*** Opening MATERIALS PROVIDED ***

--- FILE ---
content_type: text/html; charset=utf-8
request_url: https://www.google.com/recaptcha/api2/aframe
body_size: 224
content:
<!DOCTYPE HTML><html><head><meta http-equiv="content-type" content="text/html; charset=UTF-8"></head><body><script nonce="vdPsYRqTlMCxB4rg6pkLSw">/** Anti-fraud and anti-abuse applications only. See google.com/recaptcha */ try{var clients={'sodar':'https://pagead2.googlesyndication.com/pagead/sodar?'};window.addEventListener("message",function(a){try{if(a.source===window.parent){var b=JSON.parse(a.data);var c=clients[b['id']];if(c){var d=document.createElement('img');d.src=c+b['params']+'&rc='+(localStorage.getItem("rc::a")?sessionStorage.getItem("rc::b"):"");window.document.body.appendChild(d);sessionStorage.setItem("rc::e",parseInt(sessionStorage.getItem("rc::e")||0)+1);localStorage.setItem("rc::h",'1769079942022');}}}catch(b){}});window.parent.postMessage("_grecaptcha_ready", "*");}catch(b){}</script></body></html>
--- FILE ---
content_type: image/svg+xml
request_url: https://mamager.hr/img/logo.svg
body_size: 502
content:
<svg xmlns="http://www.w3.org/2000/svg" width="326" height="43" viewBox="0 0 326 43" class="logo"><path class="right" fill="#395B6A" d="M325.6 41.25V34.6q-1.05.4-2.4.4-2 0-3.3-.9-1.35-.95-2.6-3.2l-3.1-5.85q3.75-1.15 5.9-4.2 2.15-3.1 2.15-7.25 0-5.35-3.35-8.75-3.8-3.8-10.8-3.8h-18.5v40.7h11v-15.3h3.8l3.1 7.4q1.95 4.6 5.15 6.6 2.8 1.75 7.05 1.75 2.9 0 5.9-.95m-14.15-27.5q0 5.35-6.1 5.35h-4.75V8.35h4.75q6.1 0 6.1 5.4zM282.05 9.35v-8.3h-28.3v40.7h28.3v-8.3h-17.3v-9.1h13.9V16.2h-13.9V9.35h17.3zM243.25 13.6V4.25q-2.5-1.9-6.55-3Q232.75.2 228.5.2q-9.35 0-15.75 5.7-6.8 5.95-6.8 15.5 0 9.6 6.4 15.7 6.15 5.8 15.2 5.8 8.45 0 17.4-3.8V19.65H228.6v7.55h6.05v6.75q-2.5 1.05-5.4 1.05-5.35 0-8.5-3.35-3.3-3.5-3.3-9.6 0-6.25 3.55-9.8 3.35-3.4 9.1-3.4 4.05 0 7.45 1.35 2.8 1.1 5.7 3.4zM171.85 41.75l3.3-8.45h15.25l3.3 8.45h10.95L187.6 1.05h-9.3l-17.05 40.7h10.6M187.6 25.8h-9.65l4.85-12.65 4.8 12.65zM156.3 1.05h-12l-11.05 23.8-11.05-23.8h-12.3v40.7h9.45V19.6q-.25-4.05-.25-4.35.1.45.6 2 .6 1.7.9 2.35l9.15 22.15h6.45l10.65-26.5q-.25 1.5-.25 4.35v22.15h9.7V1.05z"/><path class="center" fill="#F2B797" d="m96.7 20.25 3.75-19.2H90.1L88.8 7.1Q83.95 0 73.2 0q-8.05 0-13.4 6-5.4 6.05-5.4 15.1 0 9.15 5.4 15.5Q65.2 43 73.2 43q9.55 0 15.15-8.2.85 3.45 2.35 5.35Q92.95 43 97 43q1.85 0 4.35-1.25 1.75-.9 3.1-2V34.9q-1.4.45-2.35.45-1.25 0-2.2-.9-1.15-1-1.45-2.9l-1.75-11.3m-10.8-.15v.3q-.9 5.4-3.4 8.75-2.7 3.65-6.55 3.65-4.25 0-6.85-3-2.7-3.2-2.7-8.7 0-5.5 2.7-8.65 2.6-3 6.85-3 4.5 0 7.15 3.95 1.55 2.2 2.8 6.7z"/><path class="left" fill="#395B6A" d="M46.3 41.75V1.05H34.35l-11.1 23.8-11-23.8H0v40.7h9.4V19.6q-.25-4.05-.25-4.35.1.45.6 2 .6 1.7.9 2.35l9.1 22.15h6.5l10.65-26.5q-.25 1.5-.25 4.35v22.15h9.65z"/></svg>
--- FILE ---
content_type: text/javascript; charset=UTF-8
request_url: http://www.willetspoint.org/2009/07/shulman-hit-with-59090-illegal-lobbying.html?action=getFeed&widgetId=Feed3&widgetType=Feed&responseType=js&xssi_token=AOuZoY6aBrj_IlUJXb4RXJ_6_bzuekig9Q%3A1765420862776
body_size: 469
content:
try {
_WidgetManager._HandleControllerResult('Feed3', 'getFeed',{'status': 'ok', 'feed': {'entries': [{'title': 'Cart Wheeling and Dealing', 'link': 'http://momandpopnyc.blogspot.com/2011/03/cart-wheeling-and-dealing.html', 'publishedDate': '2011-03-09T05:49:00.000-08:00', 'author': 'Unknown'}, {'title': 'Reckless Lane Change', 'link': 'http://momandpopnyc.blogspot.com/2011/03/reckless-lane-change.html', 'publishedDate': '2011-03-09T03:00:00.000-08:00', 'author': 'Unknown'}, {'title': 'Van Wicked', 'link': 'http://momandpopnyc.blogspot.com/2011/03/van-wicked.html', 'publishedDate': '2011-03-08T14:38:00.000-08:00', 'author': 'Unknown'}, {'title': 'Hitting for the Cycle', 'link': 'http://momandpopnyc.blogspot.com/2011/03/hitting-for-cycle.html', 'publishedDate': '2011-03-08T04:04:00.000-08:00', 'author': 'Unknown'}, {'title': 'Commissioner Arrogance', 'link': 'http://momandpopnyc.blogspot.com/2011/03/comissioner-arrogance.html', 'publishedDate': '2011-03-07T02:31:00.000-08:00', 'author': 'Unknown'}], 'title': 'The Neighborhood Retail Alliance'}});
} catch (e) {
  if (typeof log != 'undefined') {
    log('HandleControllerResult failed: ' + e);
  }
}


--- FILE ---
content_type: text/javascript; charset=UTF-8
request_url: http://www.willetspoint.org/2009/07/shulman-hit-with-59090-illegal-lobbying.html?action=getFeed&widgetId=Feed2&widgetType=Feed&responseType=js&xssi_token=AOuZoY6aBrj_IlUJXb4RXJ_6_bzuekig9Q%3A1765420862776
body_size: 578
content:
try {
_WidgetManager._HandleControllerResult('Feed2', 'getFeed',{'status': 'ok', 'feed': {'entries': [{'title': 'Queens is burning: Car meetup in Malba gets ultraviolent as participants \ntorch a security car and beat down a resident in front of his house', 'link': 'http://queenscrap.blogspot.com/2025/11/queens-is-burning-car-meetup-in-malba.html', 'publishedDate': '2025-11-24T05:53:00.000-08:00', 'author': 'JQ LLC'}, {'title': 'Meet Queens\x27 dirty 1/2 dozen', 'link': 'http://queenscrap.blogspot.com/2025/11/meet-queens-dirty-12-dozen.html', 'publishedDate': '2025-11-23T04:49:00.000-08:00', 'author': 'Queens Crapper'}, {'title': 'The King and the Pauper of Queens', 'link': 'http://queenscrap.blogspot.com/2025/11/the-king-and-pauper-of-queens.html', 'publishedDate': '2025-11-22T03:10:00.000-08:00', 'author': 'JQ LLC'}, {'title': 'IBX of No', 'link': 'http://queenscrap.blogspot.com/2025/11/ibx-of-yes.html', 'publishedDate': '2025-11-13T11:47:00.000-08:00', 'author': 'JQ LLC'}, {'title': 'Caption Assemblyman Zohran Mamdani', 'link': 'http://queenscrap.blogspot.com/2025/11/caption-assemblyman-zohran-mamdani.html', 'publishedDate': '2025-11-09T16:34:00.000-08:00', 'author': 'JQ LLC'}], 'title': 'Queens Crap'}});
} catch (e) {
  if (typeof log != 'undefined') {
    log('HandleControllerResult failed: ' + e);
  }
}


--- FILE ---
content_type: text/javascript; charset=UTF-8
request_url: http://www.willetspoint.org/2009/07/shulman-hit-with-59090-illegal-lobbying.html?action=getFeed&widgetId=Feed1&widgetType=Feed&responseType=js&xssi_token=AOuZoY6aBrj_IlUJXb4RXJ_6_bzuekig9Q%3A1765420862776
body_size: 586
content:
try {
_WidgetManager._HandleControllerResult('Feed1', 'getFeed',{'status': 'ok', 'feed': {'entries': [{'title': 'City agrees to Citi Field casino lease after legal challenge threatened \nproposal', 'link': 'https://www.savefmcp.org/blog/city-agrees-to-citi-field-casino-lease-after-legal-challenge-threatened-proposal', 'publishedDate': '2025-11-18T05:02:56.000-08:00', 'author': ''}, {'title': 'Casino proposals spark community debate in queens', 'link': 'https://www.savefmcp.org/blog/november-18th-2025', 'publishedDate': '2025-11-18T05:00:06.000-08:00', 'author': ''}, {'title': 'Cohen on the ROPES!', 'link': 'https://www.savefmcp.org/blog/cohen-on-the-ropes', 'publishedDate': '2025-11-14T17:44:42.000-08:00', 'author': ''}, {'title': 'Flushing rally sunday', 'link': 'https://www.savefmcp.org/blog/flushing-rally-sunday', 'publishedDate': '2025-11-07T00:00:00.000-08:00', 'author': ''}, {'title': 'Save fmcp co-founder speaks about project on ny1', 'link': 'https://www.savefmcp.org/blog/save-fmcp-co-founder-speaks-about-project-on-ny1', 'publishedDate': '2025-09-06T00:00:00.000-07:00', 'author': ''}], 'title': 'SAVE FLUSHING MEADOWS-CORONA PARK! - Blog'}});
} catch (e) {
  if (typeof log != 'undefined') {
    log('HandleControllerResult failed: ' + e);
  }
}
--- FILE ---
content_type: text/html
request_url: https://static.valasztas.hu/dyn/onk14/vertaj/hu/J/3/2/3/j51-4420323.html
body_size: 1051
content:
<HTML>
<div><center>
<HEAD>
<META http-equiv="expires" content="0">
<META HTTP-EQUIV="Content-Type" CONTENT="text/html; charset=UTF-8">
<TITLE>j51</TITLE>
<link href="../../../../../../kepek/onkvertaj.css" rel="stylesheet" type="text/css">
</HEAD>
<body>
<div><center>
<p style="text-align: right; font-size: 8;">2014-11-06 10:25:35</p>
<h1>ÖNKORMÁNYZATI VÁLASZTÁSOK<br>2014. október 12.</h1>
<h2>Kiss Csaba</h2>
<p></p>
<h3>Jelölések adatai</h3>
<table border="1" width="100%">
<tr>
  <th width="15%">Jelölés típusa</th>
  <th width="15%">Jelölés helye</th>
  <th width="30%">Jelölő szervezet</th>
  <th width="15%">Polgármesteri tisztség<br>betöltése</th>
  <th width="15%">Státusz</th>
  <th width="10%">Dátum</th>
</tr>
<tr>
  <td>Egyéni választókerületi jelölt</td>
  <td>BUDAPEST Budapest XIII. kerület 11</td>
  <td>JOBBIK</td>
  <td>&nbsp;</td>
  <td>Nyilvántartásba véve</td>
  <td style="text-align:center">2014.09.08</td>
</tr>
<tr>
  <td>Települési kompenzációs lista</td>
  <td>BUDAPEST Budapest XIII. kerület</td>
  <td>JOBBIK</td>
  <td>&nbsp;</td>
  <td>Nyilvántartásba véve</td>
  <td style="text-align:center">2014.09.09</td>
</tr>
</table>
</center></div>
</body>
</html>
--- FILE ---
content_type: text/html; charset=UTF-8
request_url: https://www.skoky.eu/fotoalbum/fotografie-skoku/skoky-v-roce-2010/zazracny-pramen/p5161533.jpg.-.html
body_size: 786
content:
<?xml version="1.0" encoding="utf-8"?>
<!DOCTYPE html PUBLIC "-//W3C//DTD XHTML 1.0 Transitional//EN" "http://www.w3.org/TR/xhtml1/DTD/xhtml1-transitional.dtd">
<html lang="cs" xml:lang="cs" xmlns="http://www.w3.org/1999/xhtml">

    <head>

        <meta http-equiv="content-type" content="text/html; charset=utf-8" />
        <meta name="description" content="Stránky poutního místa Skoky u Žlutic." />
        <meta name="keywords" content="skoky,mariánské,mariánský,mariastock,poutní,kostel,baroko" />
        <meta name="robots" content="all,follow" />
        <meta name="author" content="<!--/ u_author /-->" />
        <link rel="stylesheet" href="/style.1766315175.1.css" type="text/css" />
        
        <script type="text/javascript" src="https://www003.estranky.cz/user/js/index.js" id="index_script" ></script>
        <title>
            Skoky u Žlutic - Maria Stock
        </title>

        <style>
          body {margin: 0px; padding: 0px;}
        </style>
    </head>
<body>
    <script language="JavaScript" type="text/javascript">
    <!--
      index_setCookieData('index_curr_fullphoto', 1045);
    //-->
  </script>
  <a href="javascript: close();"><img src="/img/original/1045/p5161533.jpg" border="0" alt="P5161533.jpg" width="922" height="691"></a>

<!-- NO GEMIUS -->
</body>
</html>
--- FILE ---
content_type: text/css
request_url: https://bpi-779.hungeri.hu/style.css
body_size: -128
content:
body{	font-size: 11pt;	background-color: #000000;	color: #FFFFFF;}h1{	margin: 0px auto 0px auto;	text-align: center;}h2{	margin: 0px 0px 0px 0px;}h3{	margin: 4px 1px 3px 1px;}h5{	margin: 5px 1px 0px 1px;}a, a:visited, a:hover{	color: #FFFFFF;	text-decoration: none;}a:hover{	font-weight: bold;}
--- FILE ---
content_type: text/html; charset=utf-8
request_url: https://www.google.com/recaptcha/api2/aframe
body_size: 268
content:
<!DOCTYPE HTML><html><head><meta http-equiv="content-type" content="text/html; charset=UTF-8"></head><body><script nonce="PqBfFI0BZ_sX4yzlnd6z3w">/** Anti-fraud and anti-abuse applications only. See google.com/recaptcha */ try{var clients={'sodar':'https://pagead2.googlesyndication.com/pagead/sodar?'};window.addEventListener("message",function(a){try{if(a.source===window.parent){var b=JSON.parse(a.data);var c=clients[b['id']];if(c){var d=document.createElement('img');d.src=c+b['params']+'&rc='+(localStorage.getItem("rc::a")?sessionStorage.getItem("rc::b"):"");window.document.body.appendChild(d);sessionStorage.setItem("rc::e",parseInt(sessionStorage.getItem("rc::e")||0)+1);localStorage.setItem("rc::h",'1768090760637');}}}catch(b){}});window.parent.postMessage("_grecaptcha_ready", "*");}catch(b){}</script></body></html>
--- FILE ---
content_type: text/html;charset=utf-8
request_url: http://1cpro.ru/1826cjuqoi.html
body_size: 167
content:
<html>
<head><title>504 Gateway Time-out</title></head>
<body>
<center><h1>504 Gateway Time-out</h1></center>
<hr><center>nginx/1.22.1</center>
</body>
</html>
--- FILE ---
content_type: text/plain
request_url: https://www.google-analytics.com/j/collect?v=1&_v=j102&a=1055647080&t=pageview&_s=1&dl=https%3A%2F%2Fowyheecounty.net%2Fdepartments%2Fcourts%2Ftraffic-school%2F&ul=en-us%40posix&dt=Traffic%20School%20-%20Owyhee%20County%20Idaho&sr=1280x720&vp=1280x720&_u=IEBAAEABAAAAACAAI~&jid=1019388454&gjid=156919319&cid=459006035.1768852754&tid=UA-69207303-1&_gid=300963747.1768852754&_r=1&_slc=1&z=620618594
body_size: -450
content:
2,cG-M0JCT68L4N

*** Closing MATERIALS PROVIDED ***

EXERCISE:
Reproduce every line from the preceding data in which the word "font" can be found.

SOLUTION FOR THIS EXERCISE:
<p style="text-align: right; font-size: 8;">2014-11-06 10:25:35</p>
body{	font-size: 11pt;	background-color: #000000;	color: #FFFFFF;}h1{	margin: 0px auto 0px auto;	text-align: center;}h2{	margin: 0px 0px 0px 0px;}h3{	margin: 4px 1px 3px 1px;}h5{	margin: 5px 1px 0px 1px;}a, a:visited, a:hover{	color: #FFFFFF;	text-decoration: none;}a:hover{	font-weight: bold;}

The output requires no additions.